Macro economics

Analytics on 26.10.2020. Stocks cautiously lower, oil remains under pressure

European stock indices started the week on a downbeat note, taking cues from Asian markets and US stock index futures, with the Dow shedding around 1% early Monday while oil prices trimmed losses but stayed on the defensive, adding to the negative and cautious tone among investors. New restrictions in Europe, rising coronavirus cases, and stalled US stimulus talks are among the reasons behind the bearish sentiment in the markets.

Also on the negative side, the Irish consumer confidence index for October declined sharply to 52.6, from 60.7 earlier. While in Germany, business morale fell for the first time in six months in October, the Ifo survey showed on Monday. The business climate index fell to 92.7 from a downwardly revised 93.2 in September versus 93.0 expected.

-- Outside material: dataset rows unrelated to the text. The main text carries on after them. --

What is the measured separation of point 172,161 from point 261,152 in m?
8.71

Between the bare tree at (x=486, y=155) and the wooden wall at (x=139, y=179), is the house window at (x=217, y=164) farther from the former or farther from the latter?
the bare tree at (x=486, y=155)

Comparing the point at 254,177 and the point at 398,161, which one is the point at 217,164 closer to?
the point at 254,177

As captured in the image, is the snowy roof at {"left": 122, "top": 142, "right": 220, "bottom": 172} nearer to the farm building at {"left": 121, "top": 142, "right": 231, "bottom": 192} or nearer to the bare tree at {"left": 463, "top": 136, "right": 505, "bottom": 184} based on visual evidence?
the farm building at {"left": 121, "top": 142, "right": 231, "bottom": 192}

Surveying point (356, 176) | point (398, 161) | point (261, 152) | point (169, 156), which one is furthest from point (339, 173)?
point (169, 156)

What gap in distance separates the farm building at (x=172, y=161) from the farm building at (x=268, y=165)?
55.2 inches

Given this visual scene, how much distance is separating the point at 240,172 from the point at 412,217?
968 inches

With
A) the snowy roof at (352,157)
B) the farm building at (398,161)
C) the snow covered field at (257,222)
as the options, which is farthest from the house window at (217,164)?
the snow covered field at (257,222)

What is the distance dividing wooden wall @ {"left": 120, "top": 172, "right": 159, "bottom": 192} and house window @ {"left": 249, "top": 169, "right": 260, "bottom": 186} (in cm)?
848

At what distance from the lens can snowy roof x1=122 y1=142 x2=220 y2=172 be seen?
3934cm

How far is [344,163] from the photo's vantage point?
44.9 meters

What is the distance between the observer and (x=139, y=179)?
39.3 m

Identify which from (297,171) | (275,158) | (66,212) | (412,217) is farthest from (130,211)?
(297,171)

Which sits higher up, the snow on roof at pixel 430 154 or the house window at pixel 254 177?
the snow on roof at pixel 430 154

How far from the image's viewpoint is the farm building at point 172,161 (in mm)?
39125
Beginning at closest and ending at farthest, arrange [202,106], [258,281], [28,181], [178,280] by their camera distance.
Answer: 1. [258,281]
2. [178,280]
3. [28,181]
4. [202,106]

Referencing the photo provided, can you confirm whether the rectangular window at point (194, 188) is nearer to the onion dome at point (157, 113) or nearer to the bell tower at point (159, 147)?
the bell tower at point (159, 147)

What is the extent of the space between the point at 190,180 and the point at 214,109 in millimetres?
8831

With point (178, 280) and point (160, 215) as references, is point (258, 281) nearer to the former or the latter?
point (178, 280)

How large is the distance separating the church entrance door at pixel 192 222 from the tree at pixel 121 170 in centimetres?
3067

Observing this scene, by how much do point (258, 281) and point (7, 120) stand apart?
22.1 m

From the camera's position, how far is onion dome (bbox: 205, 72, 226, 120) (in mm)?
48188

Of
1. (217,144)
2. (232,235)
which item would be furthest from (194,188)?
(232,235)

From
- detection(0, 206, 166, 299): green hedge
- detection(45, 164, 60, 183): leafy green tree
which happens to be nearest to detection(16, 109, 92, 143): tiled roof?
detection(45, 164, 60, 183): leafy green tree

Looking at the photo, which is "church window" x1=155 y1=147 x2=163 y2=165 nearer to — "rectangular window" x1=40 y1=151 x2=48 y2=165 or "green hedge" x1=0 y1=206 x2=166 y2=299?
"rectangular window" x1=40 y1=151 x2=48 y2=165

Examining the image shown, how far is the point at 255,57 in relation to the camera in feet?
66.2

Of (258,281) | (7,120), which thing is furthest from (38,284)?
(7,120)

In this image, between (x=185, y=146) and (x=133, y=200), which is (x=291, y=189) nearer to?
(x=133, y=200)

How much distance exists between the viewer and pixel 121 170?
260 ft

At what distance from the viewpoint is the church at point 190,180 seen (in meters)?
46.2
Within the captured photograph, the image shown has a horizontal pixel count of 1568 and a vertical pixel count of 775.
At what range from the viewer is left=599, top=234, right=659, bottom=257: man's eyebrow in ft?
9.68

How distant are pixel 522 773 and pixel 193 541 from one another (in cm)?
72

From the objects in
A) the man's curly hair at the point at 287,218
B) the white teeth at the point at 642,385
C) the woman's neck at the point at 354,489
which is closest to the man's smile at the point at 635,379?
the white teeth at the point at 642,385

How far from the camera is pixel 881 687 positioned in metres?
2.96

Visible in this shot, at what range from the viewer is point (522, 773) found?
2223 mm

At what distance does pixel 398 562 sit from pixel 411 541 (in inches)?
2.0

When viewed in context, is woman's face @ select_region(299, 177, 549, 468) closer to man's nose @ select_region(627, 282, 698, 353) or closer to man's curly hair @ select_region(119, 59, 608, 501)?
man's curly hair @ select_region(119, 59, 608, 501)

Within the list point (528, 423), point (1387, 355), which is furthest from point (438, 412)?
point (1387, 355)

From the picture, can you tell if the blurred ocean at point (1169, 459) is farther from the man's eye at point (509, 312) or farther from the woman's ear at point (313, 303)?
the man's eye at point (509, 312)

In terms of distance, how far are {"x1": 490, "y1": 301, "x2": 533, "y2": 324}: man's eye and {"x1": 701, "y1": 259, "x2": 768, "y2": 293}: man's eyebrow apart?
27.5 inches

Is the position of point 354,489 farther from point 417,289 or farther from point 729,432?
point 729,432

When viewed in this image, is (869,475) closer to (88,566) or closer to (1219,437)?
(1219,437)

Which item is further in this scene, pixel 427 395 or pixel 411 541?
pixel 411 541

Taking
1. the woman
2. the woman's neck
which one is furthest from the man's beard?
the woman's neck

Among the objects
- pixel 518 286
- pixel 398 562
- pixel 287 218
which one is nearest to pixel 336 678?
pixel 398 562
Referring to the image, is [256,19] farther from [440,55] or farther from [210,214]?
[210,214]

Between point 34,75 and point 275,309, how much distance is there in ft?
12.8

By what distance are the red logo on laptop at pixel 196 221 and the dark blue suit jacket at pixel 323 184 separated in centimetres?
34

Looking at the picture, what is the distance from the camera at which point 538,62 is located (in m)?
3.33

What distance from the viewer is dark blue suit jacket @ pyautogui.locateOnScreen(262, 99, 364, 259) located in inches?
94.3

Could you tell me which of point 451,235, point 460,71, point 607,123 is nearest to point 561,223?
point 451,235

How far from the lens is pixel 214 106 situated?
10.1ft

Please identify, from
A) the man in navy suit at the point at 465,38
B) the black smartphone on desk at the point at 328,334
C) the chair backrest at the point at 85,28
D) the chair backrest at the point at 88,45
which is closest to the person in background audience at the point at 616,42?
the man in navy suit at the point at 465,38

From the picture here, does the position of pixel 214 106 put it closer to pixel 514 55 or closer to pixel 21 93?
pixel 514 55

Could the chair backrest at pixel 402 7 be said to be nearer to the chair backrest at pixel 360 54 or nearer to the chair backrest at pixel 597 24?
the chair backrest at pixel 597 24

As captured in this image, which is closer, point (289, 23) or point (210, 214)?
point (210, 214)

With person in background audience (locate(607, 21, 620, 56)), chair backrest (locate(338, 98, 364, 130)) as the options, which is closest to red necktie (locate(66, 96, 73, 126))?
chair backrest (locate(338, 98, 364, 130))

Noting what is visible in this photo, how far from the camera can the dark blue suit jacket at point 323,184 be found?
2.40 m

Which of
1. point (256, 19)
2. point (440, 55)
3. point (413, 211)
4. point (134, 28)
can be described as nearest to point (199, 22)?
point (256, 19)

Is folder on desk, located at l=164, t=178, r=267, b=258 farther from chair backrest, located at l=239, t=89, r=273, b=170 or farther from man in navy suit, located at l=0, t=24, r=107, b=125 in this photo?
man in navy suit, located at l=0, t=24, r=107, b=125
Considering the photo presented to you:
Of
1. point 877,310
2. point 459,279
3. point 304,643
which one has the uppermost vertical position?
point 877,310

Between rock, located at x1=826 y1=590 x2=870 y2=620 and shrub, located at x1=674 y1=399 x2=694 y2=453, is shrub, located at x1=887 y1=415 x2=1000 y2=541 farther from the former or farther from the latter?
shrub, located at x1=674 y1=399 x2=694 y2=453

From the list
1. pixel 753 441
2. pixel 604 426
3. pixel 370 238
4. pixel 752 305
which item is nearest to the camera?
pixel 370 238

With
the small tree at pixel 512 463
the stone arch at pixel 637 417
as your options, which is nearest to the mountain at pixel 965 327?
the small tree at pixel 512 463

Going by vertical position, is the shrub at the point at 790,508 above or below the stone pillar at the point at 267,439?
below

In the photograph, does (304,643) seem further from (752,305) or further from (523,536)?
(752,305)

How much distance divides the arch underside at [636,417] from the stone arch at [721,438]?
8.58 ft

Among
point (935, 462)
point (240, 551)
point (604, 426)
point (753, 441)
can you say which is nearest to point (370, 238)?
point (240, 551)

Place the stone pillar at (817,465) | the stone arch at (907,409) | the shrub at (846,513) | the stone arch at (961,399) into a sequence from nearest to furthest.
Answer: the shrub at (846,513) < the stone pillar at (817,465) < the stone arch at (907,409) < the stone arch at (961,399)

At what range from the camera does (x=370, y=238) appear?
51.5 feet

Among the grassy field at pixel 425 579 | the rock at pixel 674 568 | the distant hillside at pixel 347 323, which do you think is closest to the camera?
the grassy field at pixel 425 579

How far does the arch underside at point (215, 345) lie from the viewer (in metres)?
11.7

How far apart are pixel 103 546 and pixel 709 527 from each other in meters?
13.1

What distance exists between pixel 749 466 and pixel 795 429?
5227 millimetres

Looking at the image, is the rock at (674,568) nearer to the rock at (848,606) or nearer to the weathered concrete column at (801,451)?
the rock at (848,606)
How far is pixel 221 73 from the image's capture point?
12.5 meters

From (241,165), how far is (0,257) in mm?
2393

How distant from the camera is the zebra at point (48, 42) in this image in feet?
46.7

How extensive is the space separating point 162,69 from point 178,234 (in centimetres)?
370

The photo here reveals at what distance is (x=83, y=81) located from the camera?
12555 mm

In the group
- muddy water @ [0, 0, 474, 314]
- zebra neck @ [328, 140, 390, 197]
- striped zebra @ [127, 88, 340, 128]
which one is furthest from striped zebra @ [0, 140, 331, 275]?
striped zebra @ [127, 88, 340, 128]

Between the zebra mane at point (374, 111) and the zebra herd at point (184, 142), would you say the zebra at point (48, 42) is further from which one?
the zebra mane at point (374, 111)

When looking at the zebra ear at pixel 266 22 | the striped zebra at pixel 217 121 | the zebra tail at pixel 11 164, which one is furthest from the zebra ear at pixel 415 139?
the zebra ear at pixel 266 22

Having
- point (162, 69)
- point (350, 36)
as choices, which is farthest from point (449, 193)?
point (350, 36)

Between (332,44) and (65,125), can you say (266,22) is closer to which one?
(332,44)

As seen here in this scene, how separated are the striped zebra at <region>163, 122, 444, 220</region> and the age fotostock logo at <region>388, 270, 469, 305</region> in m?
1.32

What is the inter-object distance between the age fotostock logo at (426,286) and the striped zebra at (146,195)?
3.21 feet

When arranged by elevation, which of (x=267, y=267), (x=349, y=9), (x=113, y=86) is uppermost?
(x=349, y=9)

By the way, British consumer confidence also fell for the first time in six months, weighed down by concerns about rising coronavirus infection rates. Meanwhile, Bundesbank confirmed that German economic recovery continuing at a much slower pace, with a rise in virus infections, coupled with restrictions, hitting the services industry.

Against this backdrop, the UK FTSE 100 index sheds 0.19% to 5,848, Italy’s FTSE MIB loses 0.63 percent to 19,163, France’s CAC 40 edges lower by 0.61 percent to 4,879, while the German DAX 30 plunges by 2.32% to 12,352. U.S. stock index futures are losing ground, pointing to a decline in the US stock markets after the opening bell after Congress and the White House failed to agree on a much-anticipated fiscal stimulus deal.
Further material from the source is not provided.